TKP’nin tarihi önemlidir, mutlaka iyi incelenmelidir. TKP tarihi bilinmeden: Türkiye-Sovyetler Birliği ilişkileri, Türkiye-ABD ilişkileri, Türkiye’nin NATO’ya girişi ya da NATO’ya karşı çıkışlar, Soğuk Savaş, ABD askerî üslerinin varlığı, 6. Filo’nun Türkiye’ye geliş nedenleri, ABD Marshall Planı, işçi sınıfının sendikal ve siyasi örgütlenme mücadelesi, sosyalistlerin/komünistlerin Kemalizmle ilişkileri, değişik sol örgütlerin ortaya çıkış nedenleri ile sol-sosyalist/komünistlerin dağınıklığı ve maddi bir güç haline gelemeyişleri, “Kürt Sorunu” konusunda sosyalist/komünist hareketlerin doğru bir tutum alamayışları ve sorunun çözümünün gecikme nedenleri; Nâzım Hikmet başta olmak üzere aydınlar ve sanatçılar üzerinde estirilen terör, siyasi partiler üzerindeki kısıtlayıcı hükümler, Türkiye’de doğru dürüst ciddi bir muhalefetin olmayışı, kısacası bugün her alanda yaşadığımız sıkıntılar nasıl bilinecek/anlaşılacak. TKP tarihini bilmenin, TKP tarihini aydınlatmanın önemi bundan kaynaklanıyor. TKP tarihi bilinmezse, Türkiye Cumhuriyeti Tarihi’nin bir kısmı karanlıkta/eksik kalır. Bu nedenle, komünist olsun olmasın Türkiye’de tarihle, siyasetle, toplum sorunlarıyla ilgilenen herkesin şu veya bu şekilde TKP tarihini bilmelerinde yarar vardır.

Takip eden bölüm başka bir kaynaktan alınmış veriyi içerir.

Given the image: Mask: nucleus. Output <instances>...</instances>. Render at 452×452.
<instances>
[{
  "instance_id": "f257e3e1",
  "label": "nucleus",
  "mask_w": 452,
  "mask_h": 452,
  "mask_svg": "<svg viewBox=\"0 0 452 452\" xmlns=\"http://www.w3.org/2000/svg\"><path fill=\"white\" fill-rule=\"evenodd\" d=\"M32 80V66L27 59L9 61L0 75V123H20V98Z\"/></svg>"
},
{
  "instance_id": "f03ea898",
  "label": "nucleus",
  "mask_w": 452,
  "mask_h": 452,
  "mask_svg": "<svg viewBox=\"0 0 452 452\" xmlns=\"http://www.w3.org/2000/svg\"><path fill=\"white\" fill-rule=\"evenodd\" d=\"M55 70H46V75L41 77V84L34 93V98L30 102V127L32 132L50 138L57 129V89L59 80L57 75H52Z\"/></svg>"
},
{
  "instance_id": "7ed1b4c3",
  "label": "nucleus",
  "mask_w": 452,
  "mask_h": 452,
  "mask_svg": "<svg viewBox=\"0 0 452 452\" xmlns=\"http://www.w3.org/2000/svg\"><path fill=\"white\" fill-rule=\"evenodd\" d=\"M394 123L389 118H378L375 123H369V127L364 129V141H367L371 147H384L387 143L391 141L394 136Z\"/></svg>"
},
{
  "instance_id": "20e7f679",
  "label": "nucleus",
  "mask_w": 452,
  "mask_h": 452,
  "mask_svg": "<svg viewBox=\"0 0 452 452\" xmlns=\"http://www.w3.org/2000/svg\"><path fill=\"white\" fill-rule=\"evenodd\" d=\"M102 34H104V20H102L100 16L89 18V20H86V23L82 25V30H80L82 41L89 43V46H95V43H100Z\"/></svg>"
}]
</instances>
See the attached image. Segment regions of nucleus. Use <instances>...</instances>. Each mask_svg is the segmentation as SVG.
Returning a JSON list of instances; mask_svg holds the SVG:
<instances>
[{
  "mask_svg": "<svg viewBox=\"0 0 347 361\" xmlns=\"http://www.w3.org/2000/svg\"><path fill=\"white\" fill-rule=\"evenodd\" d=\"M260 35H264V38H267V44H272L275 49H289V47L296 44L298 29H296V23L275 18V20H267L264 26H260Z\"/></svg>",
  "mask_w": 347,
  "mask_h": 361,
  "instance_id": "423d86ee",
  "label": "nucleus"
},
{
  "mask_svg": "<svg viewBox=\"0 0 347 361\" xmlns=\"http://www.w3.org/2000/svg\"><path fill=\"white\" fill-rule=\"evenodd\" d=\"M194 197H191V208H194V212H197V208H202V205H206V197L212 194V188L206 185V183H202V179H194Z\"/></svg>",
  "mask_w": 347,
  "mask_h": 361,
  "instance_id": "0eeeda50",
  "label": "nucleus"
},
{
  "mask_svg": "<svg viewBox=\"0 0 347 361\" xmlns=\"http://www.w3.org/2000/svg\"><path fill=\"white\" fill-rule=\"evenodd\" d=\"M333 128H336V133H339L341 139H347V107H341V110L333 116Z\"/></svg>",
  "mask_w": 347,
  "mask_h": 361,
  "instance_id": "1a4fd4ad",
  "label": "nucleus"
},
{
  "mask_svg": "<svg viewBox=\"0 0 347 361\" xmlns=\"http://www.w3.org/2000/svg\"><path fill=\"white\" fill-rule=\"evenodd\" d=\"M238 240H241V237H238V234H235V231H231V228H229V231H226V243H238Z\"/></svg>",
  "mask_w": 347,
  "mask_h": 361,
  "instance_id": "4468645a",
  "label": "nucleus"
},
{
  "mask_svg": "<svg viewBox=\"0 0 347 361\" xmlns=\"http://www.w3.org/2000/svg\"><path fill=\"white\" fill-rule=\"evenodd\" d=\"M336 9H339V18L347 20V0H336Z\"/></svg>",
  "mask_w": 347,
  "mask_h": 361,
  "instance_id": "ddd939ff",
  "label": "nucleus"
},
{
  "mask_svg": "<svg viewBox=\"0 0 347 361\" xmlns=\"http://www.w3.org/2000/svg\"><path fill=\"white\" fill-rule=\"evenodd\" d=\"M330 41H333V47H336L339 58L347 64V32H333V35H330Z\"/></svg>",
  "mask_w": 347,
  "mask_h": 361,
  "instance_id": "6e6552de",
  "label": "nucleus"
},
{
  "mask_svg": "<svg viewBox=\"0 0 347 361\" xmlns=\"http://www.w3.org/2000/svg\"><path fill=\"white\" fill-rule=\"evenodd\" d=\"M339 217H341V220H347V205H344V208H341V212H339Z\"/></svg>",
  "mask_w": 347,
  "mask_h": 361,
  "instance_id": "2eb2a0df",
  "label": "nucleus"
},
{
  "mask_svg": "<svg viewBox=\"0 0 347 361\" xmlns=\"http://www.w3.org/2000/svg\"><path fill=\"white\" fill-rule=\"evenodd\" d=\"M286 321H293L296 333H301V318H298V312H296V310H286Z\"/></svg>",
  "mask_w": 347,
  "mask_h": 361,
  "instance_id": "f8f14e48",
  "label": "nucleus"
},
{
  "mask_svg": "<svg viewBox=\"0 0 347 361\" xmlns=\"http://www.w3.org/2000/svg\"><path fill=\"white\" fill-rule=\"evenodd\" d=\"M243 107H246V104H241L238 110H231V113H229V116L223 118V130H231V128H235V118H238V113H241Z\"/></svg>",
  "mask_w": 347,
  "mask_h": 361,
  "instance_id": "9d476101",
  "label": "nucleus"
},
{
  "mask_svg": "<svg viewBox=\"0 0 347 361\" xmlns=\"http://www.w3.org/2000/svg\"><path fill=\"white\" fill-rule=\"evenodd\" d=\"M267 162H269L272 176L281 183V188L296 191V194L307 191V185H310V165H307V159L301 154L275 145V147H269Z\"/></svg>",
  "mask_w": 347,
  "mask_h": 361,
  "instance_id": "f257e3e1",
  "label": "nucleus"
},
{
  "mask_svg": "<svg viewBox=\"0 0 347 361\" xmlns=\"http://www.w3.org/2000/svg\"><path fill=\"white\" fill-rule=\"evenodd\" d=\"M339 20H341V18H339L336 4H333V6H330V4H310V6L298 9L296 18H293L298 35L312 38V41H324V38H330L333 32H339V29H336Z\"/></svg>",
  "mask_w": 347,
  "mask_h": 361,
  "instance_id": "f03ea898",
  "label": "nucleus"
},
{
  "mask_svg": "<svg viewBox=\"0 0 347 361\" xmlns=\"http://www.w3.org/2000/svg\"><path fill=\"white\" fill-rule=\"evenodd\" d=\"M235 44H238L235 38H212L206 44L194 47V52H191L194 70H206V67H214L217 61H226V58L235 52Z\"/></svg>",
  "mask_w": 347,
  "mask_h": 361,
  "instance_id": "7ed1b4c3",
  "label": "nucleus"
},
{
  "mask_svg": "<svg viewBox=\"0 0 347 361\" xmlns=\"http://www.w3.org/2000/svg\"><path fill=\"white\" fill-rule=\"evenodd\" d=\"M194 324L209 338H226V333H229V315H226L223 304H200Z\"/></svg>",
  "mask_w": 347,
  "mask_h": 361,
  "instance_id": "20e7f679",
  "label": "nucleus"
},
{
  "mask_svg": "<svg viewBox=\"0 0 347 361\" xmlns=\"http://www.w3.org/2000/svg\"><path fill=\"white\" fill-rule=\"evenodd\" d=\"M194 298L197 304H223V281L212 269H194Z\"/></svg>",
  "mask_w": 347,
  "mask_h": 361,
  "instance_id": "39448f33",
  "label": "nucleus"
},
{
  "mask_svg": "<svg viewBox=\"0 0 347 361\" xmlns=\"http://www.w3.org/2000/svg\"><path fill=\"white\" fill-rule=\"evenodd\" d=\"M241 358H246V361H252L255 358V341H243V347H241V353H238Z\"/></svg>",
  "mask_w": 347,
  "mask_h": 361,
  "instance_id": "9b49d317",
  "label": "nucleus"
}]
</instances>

Herkesin kendine göre bir tarih yazdığı aşikârdır. Bu davranış doğru bir davranış değildir. Tarih yazıcıları sağlam kaynak ve bilgilere, bilimsel bir bakış açısına sahip olmalı, yanılgı ve yanlışlardan olabildiğince uzak durmalı ve tutarlı olmalıdır. Yalanla yazılan tarih insanları aydınlığa götürmüyor. Elbette, tarihçinin bakış açısı, bilgi birikimi, olayları değerlendirme tarz ve yöntemi de çok önemlidir. Ama her olay, her anlatı, her yazılı olan tümüyle doğru veya yanlışmış gibi ele alınmamalı, olaylar ve eldeki veriler akıl süzgecinden geçirilmelidir. Tarihin çoğu kez tek taraflı bir yazım/anlatım olduğu ve bu tek taraflı yazımın/anlatımın da bizlere doğruymuş gibi sunulduğunu unutmamalıyız.
TKP’nin son dönem merkez yöneticilerinden Ahmet Kardam, konuya yabancı olmayan biri olarak analitik bir yaklaşımla, kılı kırk yaran titiz bir çalışmayla belgelere dayalı hazırlamış olduğu Mustafa Suphi Karanlıktan Aydınlığa kitabıyla büyük bir iş çıkararak tarihin karanlık sayfalarından birini birazcık aralayarak aydınlatmaktadır.